TASK OBJECTIVE
Only one stretch of the data below should be repeated: the lines from the line containing "scientific name: Procyon lotor" through the line containing "common name: european hedgehog", inclusive, exactly as they are.

SUPPLIED MATERIAL

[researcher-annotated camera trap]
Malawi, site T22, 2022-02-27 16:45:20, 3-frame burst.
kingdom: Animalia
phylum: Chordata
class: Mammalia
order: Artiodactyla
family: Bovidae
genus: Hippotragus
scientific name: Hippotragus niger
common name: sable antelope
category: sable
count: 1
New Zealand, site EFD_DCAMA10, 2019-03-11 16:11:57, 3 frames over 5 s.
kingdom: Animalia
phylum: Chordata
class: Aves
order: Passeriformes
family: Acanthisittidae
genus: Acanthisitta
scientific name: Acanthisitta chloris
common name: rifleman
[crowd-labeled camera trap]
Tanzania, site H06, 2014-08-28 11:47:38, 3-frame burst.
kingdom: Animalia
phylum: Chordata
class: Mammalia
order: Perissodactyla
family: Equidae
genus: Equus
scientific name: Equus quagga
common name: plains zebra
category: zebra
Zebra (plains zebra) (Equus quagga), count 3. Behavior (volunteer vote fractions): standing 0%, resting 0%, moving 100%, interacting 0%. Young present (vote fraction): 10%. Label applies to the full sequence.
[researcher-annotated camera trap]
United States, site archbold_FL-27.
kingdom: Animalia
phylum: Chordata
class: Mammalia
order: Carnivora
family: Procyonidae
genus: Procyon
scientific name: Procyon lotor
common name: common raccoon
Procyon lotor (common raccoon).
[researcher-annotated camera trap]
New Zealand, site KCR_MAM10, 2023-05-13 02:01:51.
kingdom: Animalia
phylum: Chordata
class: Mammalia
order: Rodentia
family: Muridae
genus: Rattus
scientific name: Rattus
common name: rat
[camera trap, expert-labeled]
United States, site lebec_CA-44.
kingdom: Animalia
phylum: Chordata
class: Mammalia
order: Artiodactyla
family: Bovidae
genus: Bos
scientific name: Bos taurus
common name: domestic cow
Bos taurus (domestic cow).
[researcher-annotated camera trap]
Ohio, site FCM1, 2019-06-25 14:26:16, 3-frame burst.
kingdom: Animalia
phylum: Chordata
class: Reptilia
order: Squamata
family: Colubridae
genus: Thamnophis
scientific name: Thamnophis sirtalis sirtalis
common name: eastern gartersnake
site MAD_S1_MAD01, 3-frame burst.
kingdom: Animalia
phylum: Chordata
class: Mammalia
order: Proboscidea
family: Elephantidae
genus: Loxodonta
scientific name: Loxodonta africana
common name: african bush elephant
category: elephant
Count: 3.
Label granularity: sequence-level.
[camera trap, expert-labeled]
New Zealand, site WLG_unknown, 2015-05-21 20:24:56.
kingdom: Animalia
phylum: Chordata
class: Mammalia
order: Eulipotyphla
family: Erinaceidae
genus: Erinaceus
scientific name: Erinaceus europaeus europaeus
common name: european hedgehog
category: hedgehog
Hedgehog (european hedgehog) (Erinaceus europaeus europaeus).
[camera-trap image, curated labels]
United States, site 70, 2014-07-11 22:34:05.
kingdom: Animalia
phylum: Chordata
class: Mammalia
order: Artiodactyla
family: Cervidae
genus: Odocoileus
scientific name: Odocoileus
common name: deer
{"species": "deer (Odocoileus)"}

SOLUTION TO THIS PROBLEM
scientific name: Procyon lotor
common name: common raccoon
Procyon lotor (common raccoon).
[researcher-annotated camera trap]
New Zealand, site KCR_MAM10, 2023-05-13 02:01:51.
kingdom: Animalia
phylum: Chordata
class: Mammalia
order: Rodentia
family: Muridae
genus: Rattus
scientific name: Rattus
common name: rat
[camera trap, expert-labeled]
United States, site lebec_CA-44.
kingdom: Animalia
phylum: Chordata
class: Mammalia
order: Artiodactyla
family: Bovidae
genus: Bos
scientific name: Bos taurus
common name: domestic cow
Bos taurus (domestic cow).
[researcher-annotated camera trap]
Ohio, site FCM1, 2019-06-25 14:26:16, 3-frame burst.
kingdom: Animalia
phylum: Chordata
class: Reptilia
order: Squamata
family: Colubridae
genus: Thamnophis
scientific name: Thamnophis sirtalis sirtalis
common name: eastern gartersnake
site MAD_S1_MAD01, 3-frame burst.
kingdom: Animalia
phylum: Chordata
class: Mammalia
order: Proboscidea
family: Elephantidae
genus: Loxodonta
scientific name: Loxodonta africana
common name: african bush elephant
category: elephant
Count: 3.
Label granularity: sequence-level.
[camera trap, expert-labeled]
New Zealand, site WLG_unknown, 2015-05-21 20:24:56.
kingdom: Animalia
phylum: Chordata
class: Mammalia
order: Eulipotyphla
family: Erinaceidae
genus: Erinaceus
scientific name: Erinaceus europaeus europaeus
common name: european hedgehog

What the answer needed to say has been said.